A conti fatti, resta giustificabile la scelta di modificare l'aspetto dei personaggi femminili con lo scopo ultimo di soddisfare quel tipo di pubblico più inlcine al merchandinsing? A nostro avviso, nonostante la risposta sia soprattutto soggettiva, no. Per il semplice motivo che alterare le personalità di personaggi appositamente immaginati per essere anticonvenzionali è ben più grave del solo "alleggerimento" della forma fisica, per quanto di per sé resti una scelta che desti non poche perplessità.

Tuttavia, nell'industria dell'animazione dove neanche alcuni prodotti celebri in patria riescono a racimolare quel tanto che basta per entrare in pari con le spese, qualche accorgimento è necessario per sopravvivere in questo panorama dove vendere è fondamentale. Incentivare il pubblico all'acquisto di determinati prodotti è una pratica che vediamo in decine di formati differenti, e di certo non soltanto nel settore dell'animazione. Oggi gli stessi appassionati tendono a fare più attenzione ai soldi che spendono, senza contare che la fioritura del mercato streaming sta velocemente schiacciando la nicchia dell'home video.

Per questo motivo, scendere a compromessi come rendere più prosperosi i seni o rendere le curve più statuarie può ancora essere giustificato se messo in correlazione con la crisi del settore, pur tradendo lo spirito originale del prodotto stesso (cioè una storia di crescita e auto-accettazione, anche fisica). Ciò che ribadiamo essere decisamente meno giustificabile, senza alcun dubbio, è invece alterare la caratterizzazione dei personaggi originali, permettendo che indossino una maschera di vanità lontana da quei canoni che tanto li rendono simili a noi. E ciò si unisce a un problema ben più grave, poiché il rischio di mostrare un'eroina per quello che che non è, prima o poi, si scontra con le esigenze di trama dove l'autore, volutamente e ai fini della caratterizzazione, manifesta la vera indole del personaggio. Pensate se Hinata, nell'adattamento anime di Naruto, avesse sfoggiato indumenti più aderenti che le mettessero in risalto le sue forme abbondanti che il suo carattere profondamente insicuro la spinge a nascondere.

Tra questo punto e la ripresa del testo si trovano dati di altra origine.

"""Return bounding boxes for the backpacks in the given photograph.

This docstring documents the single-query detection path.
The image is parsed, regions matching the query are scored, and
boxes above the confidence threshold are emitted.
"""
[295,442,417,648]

E a questo punto, nessuno può biasimare le centinaia di critiche mosse all'azienda per tale motivo, con la polemica che è rimbalzata in tutti i portali della community. Ma per lo stesso motivo, in un'industria che permette esagerazioni al limite dello sfinimento, possiamo tollerare la stessa scelta da parte di una compagnia che ha dimostrato nel corso degli anni di tenere alla qualità? Lasciamo la risposta a questa domanda direttamente a voi, poiché ciò che è accettabile o meno resta pur sempre personale, ma bisogna anche saper distinguere la bontà di quei team che, nonostante le fatiche economiche, tentano in tutti i modi di proporre il miglior adattamento possibile, pur abbracciando qualche compromesso per riscuotere quel minimo di incasso in più che oggi fa decisamente la differenza.